Vegan Eggplant Parmesan

I love eggplant parmesan. It's crispy and delicioius. I love making this meal on Sundays becaue it takes a little longer and it's just a great way to start the week. 


  • 1 small eggplant (graffiti eggplant is the best)
  • 1/4 C gluten free flour
  • 1 C panko bread crumbs
  • 2 TBS nutritional yeast
  • 1 TSB dried oregano
  • 1/4 TSP sea salt
  • 1/2 C unsweetened plain almond milk
  • 1 TSP arrowroot starch
  • olive oil spray


  1. Preheat oven 400 degrees and line baking sheet with parchment paper and olive oil spray.

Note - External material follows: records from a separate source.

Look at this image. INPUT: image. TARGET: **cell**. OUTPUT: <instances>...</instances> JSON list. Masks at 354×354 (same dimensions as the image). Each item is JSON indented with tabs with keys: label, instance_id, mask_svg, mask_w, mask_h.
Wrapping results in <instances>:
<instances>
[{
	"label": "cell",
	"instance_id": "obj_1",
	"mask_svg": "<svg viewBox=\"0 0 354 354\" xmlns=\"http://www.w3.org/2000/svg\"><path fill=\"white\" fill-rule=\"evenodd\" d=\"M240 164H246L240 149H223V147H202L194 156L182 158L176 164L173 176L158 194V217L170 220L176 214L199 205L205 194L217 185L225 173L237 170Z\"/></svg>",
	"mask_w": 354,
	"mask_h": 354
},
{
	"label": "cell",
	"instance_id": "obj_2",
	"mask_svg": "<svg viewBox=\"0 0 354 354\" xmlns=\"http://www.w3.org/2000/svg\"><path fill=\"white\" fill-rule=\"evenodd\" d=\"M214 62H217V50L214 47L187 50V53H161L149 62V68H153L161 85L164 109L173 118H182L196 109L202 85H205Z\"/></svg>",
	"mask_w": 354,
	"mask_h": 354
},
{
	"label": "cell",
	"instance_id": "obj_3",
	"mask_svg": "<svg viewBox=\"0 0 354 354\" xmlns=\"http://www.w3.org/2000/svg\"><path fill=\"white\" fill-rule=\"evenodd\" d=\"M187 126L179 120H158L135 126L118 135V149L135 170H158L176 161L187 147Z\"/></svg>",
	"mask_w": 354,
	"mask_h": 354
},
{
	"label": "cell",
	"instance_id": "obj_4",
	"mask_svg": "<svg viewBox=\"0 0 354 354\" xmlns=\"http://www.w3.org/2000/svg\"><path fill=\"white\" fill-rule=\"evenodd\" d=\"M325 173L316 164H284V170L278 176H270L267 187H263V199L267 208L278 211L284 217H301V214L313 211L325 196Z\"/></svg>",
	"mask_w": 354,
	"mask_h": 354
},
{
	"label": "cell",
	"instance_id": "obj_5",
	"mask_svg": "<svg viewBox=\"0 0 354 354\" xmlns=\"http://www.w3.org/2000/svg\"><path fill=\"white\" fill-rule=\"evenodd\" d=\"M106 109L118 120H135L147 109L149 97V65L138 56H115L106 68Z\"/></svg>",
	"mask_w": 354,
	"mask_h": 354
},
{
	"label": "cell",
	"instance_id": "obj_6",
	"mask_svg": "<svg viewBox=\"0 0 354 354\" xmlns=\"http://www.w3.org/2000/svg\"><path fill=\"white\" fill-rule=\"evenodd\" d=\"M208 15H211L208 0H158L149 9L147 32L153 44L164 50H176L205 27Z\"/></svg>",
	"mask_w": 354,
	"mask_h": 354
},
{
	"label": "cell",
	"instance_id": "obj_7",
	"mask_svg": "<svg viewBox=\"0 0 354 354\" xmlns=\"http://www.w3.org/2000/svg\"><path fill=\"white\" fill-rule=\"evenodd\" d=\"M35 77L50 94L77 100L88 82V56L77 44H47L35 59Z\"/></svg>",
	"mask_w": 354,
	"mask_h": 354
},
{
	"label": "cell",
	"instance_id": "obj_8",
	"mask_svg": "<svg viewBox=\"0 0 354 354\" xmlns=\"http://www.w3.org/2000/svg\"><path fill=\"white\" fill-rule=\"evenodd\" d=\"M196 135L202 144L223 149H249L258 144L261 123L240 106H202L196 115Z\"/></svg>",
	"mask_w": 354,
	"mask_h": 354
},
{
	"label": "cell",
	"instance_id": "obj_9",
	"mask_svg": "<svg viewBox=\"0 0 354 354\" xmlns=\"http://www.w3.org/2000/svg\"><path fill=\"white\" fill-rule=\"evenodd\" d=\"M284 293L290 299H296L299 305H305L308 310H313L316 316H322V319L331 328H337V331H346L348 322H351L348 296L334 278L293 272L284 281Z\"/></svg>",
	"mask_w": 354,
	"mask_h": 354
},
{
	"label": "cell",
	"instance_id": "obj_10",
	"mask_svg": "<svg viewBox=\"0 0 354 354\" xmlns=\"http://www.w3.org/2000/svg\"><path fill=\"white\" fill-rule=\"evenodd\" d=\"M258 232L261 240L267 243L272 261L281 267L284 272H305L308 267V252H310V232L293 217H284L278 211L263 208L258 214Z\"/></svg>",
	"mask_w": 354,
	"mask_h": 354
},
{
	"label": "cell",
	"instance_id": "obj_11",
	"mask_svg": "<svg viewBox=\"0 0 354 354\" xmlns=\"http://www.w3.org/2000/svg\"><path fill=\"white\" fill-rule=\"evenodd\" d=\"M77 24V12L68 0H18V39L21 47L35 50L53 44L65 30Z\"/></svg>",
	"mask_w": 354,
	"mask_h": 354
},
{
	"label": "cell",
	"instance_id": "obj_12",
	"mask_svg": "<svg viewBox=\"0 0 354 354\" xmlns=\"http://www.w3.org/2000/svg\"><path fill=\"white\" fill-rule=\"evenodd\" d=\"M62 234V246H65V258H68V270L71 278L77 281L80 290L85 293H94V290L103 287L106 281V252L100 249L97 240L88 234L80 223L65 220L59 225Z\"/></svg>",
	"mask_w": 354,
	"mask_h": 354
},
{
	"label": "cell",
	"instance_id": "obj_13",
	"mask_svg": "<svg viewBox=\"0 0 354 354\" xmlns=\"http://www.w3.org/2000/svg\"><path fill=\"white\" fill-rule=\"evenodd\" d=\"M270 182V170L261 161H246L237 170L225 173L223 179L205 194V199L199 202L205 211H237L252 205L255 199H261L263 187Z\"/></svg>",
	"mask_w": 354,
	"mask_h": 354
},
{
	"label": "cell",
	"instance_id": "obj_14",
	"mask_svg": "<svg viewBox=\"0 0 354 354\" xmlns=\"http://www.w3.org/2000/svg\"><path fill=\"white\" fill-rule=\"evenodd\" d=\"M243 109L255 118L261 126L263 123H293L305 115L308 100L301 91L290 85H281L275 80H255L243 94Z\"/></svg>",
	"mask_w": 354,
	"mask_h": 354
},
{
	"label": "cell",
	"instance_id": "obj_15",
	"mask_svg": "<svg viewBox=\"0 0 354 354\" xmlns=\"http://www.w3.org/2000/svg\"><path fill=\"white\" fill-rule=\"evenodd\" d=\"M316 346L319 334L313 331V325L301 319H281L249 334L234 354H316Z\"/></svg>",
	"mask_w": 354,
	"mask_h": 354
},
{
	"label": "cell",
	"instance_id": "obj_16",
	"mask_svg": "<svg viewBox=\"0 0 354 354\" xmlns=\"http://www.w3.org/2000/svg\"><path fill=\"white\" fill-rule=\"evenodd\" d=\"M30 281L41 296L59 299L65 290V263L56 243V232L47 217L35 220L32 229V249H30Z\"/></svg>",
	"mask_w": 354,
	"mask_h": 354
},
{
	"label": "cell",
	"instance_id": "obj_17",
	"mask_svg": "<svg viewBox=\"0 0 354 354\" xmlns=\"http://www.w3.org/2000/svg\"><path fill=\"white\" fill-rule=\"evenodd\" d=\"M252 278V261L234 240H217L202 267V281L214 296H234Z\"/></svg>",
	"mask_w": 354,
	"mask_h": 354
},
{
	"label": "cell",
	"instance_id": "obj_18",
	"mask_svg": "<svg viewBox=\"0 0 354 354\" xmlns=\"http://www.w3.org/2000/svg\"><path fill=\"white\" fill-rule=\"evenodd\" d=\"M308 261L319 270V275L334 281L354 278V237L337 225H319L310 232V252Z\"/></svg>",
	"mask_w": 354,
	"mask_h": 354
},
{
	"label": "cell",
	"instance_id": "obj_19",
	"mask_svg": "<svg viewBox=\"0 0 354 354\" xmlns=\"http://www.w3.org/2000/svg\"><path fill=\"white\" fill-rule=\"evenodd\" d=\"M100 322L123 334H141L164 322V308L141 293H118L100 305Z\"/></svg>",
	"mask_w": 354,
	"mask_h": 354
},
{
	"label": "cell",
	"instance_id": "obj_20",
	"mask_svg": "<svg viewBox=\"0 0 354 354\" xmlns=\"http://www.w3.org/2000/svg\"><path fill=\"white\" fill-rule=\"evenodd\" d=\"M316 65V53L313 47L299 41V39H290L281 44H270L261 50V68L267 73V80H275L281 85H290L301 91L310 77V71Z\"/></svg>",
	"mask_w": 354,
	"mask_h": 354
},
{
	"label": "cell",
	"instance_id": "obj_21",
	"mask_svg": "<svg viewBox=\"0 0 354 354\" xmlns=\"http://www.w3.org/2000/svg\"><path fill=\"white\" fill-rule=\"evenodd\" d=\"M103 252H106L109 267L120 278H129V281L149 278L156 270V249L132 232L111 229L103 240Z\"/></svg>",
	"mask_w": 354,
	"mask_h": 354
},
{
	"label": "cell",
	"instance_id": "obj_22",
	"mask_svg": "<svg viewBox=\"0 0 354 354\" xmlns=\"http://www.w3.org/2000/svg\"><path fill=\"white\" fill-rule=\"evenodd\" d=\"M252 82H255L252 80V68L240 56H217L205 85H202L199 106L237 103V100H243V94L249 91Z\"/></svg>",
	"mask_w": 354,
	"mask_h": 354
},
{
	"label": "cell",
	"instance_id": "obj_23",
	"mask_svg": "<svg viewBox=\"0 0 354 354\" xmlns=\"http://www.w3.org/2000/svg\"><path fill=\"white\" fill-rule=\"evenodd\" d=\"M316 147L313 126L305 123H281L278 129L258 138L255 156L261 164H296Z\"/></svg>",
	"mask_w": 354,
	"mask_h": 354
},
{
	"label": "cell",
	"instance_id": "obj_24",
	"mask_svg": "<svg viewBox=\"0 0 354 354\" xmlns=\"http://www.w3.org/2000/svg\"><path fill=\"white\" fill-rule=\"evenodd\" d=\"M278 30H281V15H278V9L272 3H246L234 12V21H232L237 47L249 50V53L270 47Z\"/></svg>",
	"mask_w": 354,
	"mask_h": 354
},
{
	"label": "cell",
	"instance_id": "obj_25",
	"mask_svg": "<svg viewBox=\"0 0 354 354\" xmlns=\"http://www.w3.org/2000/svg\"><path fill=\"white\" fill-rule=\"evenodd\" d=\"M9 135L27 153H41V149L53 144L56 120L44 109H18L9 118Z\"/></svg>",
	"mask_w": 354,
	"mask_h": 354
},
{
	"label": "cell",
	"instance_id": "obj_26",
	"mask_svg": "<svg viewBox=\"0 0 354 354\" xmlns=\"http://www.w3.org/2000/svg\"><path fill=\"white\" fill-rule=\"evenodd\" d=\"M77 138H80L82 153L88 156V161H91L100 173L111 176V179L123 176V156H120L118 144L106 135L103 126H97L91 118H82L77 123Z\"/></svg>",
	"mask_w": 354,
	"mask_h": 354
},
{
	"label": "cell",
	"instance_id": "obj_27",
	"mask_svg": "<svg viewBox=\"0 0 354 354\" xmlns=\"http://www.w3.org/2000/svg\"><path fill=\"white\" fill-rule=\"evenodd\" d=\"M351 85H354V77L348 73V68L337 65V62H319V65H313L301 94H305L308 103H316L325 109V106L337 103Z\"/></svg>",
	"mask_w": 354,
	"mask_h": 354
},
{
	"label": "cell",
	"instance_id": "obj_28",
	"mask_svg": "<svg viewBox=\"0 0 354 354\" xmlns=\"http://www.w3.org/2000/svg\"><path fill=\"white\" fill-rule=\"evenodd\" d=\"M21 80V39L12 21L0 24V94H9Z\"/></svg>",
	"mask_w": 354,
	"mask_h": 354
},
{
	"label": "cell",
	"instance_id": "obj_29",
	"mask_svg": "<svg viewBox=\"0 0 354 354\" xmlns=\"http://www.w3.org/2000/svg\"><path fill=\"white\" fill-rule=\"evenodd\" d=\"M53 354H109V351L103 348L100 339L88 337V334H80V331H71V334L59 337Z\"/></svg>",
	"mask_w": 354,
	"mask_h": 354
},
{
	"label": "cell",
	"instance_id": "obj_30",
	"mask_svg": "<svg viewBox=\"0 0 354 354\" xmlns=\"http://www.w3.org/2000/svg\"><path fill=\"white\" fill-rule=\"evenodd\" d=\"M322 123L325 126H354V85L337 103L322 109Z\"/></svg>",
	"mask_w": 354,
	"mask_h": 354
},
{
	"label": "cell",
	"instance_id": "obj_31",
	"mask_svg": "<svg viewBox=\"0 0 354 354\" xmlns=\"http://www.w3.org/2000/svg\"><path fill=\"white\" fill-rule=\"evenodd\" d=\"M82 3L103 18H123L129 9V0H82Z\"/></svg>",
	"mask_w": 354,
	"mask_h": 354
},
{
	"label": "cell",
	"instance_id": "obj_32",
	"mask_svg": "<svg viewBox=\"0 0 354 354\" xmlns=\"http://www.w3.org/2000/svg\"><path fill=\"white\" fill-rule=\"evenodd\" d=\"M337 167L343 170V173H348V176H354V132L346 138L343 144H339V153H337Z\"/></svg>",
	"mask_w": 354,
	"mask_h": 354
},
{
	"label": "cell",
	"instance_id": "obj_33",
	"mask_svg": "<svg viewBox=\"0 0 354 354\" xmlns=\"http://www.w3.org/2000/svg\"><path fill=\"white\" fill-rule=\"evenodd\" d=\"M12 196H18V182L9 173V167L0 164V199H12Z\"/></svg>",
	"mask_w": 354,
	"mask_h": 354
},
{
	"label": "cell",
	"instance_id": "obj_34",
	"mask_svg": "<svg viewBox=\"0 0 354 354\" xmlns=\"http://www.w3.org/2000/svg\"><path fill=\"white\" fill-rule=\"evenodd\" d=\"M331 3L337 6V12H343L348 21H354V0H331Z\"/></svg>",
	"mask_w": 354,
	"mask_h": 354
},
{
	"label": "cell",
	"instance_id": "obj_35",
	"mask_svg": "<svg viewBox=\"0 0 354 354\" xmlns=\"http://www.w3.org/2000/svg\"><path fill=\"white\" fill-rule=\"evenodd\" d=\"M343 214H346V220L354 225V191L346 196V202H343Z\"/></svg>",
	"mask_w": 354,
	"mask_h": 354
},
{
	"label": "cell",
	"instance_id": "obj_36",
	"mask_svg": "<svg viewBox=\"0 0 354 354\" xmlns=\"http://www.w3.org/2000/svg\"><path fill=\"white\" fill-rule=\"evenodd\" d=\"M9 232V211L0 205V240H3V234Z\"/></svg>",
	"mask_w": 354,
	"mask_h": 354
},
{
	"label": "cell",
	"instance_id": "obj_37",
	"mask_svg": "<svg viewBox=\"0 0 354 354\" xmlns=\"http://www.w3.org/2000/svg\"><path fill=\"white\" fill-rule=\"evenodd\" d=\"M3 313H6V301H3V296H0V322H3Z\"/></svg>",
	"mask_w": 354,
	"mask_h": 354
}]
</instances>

  2. Slice eggplant into thin slices then sprinkle salt on both sides. Place slices between paper towels so water is absorbed
  3. In one bowl pour milk and arrowroot starch and whisk.

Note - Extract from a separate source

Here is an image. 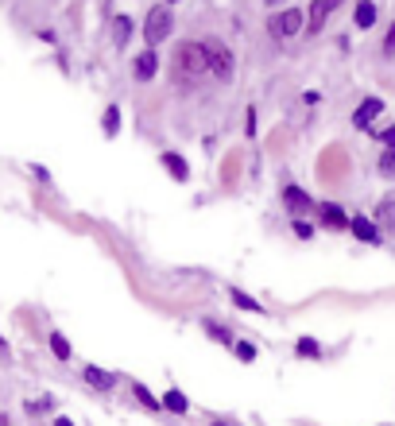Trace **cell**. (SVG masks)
<instances>
[{"mask_svg": "<svg viewBox=\"0 0 395 426\" xmlns=\"http://www.w3.org/2000/svg\"><path fill=\"white\" fill-rule=\"evenodd\" d=\"M171 70H175V86L194 89L210 78V62H205L202 43H178L175 59H171Z\"/></svg>", "mask_w": 395, "mask_h": 426, "instance_id": "cell-1", "label": "cell"}, {"mask_svg": "<svg viewBox=\"0 0 395 426\" xmlns=\"http://www.w3.org/2000/svg\"><path fill=\"white\" fill-rule=\"evenodd\" d=\"M171 28H175L171 8L167 4H155L151 12H147V20H144V43H147V51H155V43H163V39L171 35Z\"/></svg>", "mask_w": 395, "mask_h": 426, "instance_id": "cell-2", "label": "cell"}, {"mask_svg": "<svg viewBox=\"0 0 395 426\" xmlns=\"http://www.w3.org/2000/svg\"><path fill=\"white\" fill-rule=\"evenodd\" d=\"M202 51H205V62H210L213 78H217V81L233 78V51H229L221 39H202Z\"/></svg>", "mask_w": 395, "mask_h": 426, "instance_id": "cell-3", "label": "cell"}, {"mask_svg": "<svg viewBox=\"0 0 395 426\" xmlns=\"http://www.w3.org/2000/svg\"><path fill=\"white\" fill-rule=\"evenodd\" d=\"M302 23H307V16H302V8H287V12H279L275 20H271V35H294V31H302Z\"/></svg>", "mask_w": 395, "mask_h": 426, "instance_id": "cell-4", "label": "cell"}, {"mask_svg": "<svg viewBox=\"0 0 395 426\" xmlns=\"http://www.w3.org/2000/svg\"><path fill=\"white\" fill-rule=\"evenodd\" d=\"M81 380H86L93 391H101V396H109V391L117 388V372H105L101 364H86L81 368Z\"/></svg>", "mask_w": 395, "mask_h": 426, "instance_id": "cell-5", "label": "cell"}, {"mask_svg": "<svg viewBox=\"0 0 395 426\" xmlns=\"http://www.w3.org/2000/svg\"><path fill=\"white\" fill-rule=\"evenodd\" d=\"M380 113H384V101H380V97H365V101H360V109L353 113V125H357V128H368L376 117H380Z\"/></svg>", "mask_w": 395, "mask_h": 426, "instance_id": "cell-6", "label": "cell"}, {"mask_svg": "<svg viewBox=\"0 0 395 426\" xmlns=\"http://www.w3.org/2000/svg\"><path fill=\"white\" fill-rule=\"evenodd\" d=\"M155 70H159V59H155V51H139L136 62H132V74H136V81H151Z\"/></svg>", "mask_w": 395, "mask_h": 426, "instance_id": "cell-7", "label": "cell"}, {"mask_svg": "<svg viewBox=\"0 0 395 426\" xmlns=\"http://www.w3.org/2000/svg\"><path fill=\"white\" fill-rule=\"evenodd\" d=\"M349 233L357 236V241L380 244V229H376V221H368V217H349Z\"/></svg>", "mask_w": 395, "mask_h": 426, "instance_id": "cell-8", "label": "cell"}, {"mask_svg": "<svg viewBox=\"0 0 395 426\" xmlns=\"http://www.w3.org/2000/svg\"><path fill=\"white\" fill-rule=\"evenodd\" d=\"M163 411H171V415H190V399L183 396L178 388H171V391H163Z\"/></svg>", "mask_w": 395, "mask_h": 426, "instance_id": "cell-9", "label": "cell"}, {"mask_svg": "<svg viewBox=\"0 0 395 426\" xmlns=\"http://www.w3.org/2000/svg\"><path fill=\"white\" fill-rule=\"evenodd\" d=\"M283 206L291 213H302V209H310V194L302 190V186H287V190H283Z\"/></svg>", "mask_w": 395, "mask_h": 426, "instance_id": "cell-10", "label": "cell"}, {"mask_svg": "<svg viewBox=\"0 0 395 426\" xmlns=\"http://www.w3.org/2000/svg\"><path fill=\"white\" fill-rule=\"evenodd\" d=\"M163 167H167V175L178 178V183H186V178H190V167H186V159H183V155H175V151H163Z\"/></svg>", "mask_w": 395, "mask_h": 426, "instance_id": "cell-11", "label": "cell"}, {"mask_svg": "<svg viewBox=\"0 0 395 426\" xmlns=\"http://www.w3.org/2000/svg\"><path fill=\"white\" fill-rule=\"evenodd\" d=\"M132 396H136V403L144 407L147 415H159V411H163V403H159V399H155V396H151V391H147L139 380H132Z\"/></svg>", "mask_w": 395, "mask_h": 426, "instance_id": "cell-12", "label": "cell"}, {"mask_svg": "<svg viewBox=\"0 0 395 426\" xmlns=\"http://www.w3.org/2000/svg\"><path fill=\"white\" fill-rule=\"evenodd\" d=\"M326 16H329V8H326V0H314V4L307 8V31L314 35V31H322V23H326Z\"/></svg>", "mask_w": 395, "mask_h": 426, "instance_id": "cell-13", "label": "cell"}, {"mask_svg": "<svg viewBox=\"0 0 395 426\" xmlns=\"http://www.w3.org/2000/svg\"><path fill=\"white\" fill-rule=\"evenodd\" d=\"M322 225H329V229H349V217H345L341 206L326 202V206H322Z\"/></svg>", "mask_w": 395, "mask_h": 426, "instance_id": "cell-14", "label": "cell"}, {"mask_svg": "<svg viewBox=\"0 0 395 426\" xmlns=\"http://www.w3.org/2000/svg\"><path fill=\"white\" fill-rule=\"evenodd\" d=\"M294 357H302V360H322V345H318L314 338H299L294 341Z\"/></svg>", "mask_w": 395, "mask_h": 426, "instance_id": "cell-15", "label": "cell"}, {"mask_svg": "<svg viewBox=\"0 0 395 426\" xmlns=\"http://www.w3.org/2000/svg\"><path fill=\"white\" fill-rule=\"evenodd\" d=\"M202 330L210 333L213 341H221V345H233V341H236V338H233V330H229V326H221V322H210V318H205V322H202Z\"/></svg>", "mask_w": 395, "mask_h": 426, "instance_id": "cell-16", "label": "cell"}, {"mask_svg": "<svg viewBox=\"0 0 395 426\" xmlns=\"http://www.w3.org/2000/svg\"><path fill=\"white\" fill-rule=\"evenodd\" d=\"M229 299H233V306H241V310H248V314H263V306L256 299H252V294H244L241 287H233V291H229Z\"/></svg>", "mask_w": 395, "mask_h": 426, "instance_id": "cell-17", "label": "cell"}, {"mask_svg": "<svg viewBox=\"0 0 395 426\" xmlns=\"http://www.w3.org/2000/svg\"><path fill=\"white\" fill-rule=\"evenodd\" d=\"M353 23H357V28H372V23H376V4H368V0H360V4H357V12H353Z\"/></svg>", "mask_w": 395, "mask_h": 426, "instance_id": "cell-18", "label": "cell"}, {"mask_svg": "<svg viewBox=\"0 0 395 426\" xmlns=\"http://www.w3.org/2000/svg\"><path fill=\"white\" fill-rule=\"evenodd\" d=\"M51 353H55V360H70V357H74V349H70V341H66V333H59V330L51 333Z\"/></svg>", "mask_w": 395, "mask_h": 426, "instance_id": "cell-19", "label": "cell"}, {"mask_svg": "<svg viewBox=\"0 0 395 426\" xmlns=\"http://www.w3.org/2000/svg\"><path fill=\"white\" fill-rule=\"evenodd\" d=\"M101 128H105V136H117V132H120V109H117V105H109V109H105Z\"/></svg>", "mask_w": 395, "mask_h": 426, "instance_id": "cell-20", "label": "cell"}, {"mask_svg": "<svg viewBox=\"0 0 395 426\" xmlns=\"http://www.w3.org/2000/svg\"><path fill=\"white\" fill-rule=\"evenodd\" d=\"M376 221H380L384 229H395V198H384L380 209H376Z\"/></svg>", "mask_w": 395, "mask_h": 426, "instance_id": "cell-21", "label": "cell"}, {"mask_svg": "<svg viewBox=\"0 0 395 426\" xmlns=\"http://www.w3.org/2000/svg\"><path fill=\"white\" fill-rule=\"evenodd\" d=\"M233 357L244 360V364H252L260 353H256V345H252V341H233Z\"/></svg>", "mask_w": 395, "mask_h": 426, "instance_id": "cell-22", "label": "cell"}, {"mask_svg": "<svg viewBox=\"0 0 395 426\" xmlns=\"http://www.w3.org/2000/svg\"><path fill=\"white\" fill-rule=\"evenodd\" d=\"M128 31H132V20H128V16H117V23H113V39H117V47L128 43Z\"/></svg>", "mask_w": 395, "mask_h": 426, "instance_id": "cell-23", "label": "cell"}, {"mask_svg": "<svg viewBox=\"0 0 395 426\" xmlns=\"http://www.w3.org/2000/svg\"><path fill=\"white\" fill-rule=\"evenodd\" d=\"M23 411L28 415H43V411H55V399L43 396V399H31V403H23Z\"/></svg>", "mask_w": 395, "mask_h": 426, "instance_id": "cell-24", "label": "cell"}, {"mask_svg": "<svg viewBox=\"0 0 395 426\" xmlns=\"http://www.w3.org/2000/svg\"><path fill=\"white\" fill-rule=\"evenodd\" d=\"M294 236H299V241H310V236H314V225H310V221H302V217H294Z\"/></svg>", "mask_w": 395, "mask_h": 426, "instance_id": "cell-25", "label": "cell"}, {"mask_svg": "<svg viewBox=\"0 0 395 426\" xmlns=\"http://www.w3.org/2000/svg\"><path fill=\"white\" fill-rule=\"evenodd\" d=\"M380 171H384V175H391V171H395V151H384V159H380Z\"/></svg>", "mask_w": 395, "mask_h": 426, "instance_id": "cell-26", "label": "cell"}, {"mask_svg": "<svg viewBox=\"0 0 395 426\" xmlns=\"http://www.w3.org/2000/svg\"><path fill=\"white\" fill-rule=\"evenodd\" d=\"M380 144L388 147V151L395 147V125H391V128H384V132H380Z\"/></svg>", "mask_w": 395, "mask_h": 426, "instance_id": "cell-27", "label": "cell"}, {"mask_svg": "<svg viewBox=\"0 0 395 426\" xmlns=\"http://www.w3.org/2000/svg\"><path fill=\"white\" fill-rule=\"evenodd\" d=\"M384 54H395V23L388 28V39H384Z\"/></svg>", "mask_w": 395, "mask_h": 426, "instance_id": "cell-28", "label": "cell"}, {"mask_svg": "<svg viewBox=\"0 0 395 426\" xmlns=\"http://www.w3.org/2000/svg\"><path fill=\"white\" fill-rule=\"evenodd\" d=\"M55 426H74V422L66 419V415H59V419H55Z\"/></svg>", "mask_w": 395, "mask_h": 426, "instance_id": "cell-29", "label": "cell"}, {"mask_svg": "<svg viewBox=\"0 0 395 426\" xmlns=\"http://www.w3.org/2000/svg\"><path fill=\"white\" fill-rule=\"evenodd\" d=\"M210 426H233V422H229V419H213Z\"/></svg>", "mask_w": 395, "mask_h": 426, "instance_id": "cell-30", "label": "cell"}, {"mask_svg": "<svg viewBox=\"0 0 395 426\" xmlns=\"http://www.w3.org/2000/svg\"><path fill=\"white\" fill-rule=\"evenodd\" d=\"M0 357H8V341L4 338H0Z\"/></svg>", "mask_w": 395, "mask_h": 426, "instance_id": "cell-31", "label": "cell"}, {"mask_svg": "<svg viewBox=\"0 0 395 426\" xmlns=\"http://www.w3.org/2000/svg\"><path fill=\"white\" fill-rule=\"evenodd\" d=\"M337 4H341V0H326V8H329V12H333V8H337Z\"/></svg>", "mask_w": 395, "mask_h": 426, "instance_id": "cell-32", "label": "cell"}, {"mask_svg": "<svg viewBox=\"0 0 395 426\" xmlns=\"http://www.w3.org/2000/svg\"><path fill=\"white\" fill-rule=\"evenodd\" d=\"M0 426H12V419H8V415H0Z\"/></svg>", "mask_w": 395, "mask_h": 426, "instance_id": "cell-33", "label": "cell"}, {"mask_svg": "<svg viewBox=\"0 0 395 426\" xmlns=\"http://www.w3.org/2000/svg\"><path fill=\"white\" fill-rule=\"evenodd\" d=\"M171 4H175V0H167V8H171Z\"/></svg>", "mask_w": 395, "mask_h": 426, "instance_id": "cell-34", "label": "cell"}, {"mask_svg": "<svg viewBox=\"0 0 395 426\" xmlns=\"http://www.w3.org/2000/svg\"><path fill=\"white\" fill-rule=\"evenodd\" d=\"M268 4H275V0H268Z\"/></svg>", "mask_w": 395, "mask_h": 426, "instance_id": "cell-35", "label": "cell"}]
</instances>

  4. In a second bowl add gluten free flour.
  5. In a third bowl add bread crumbs, sea salt, oregano and nutritional yeast.
  6. Take once slice of eggplant and dip in almond milk, then gluten free flour, then breadcrumb mix and place on baking sheet.
  7. Once you've dipped all eggplant slices, spray olive oil on top or pour a little olive oil on top and bake for 25-30 minutes.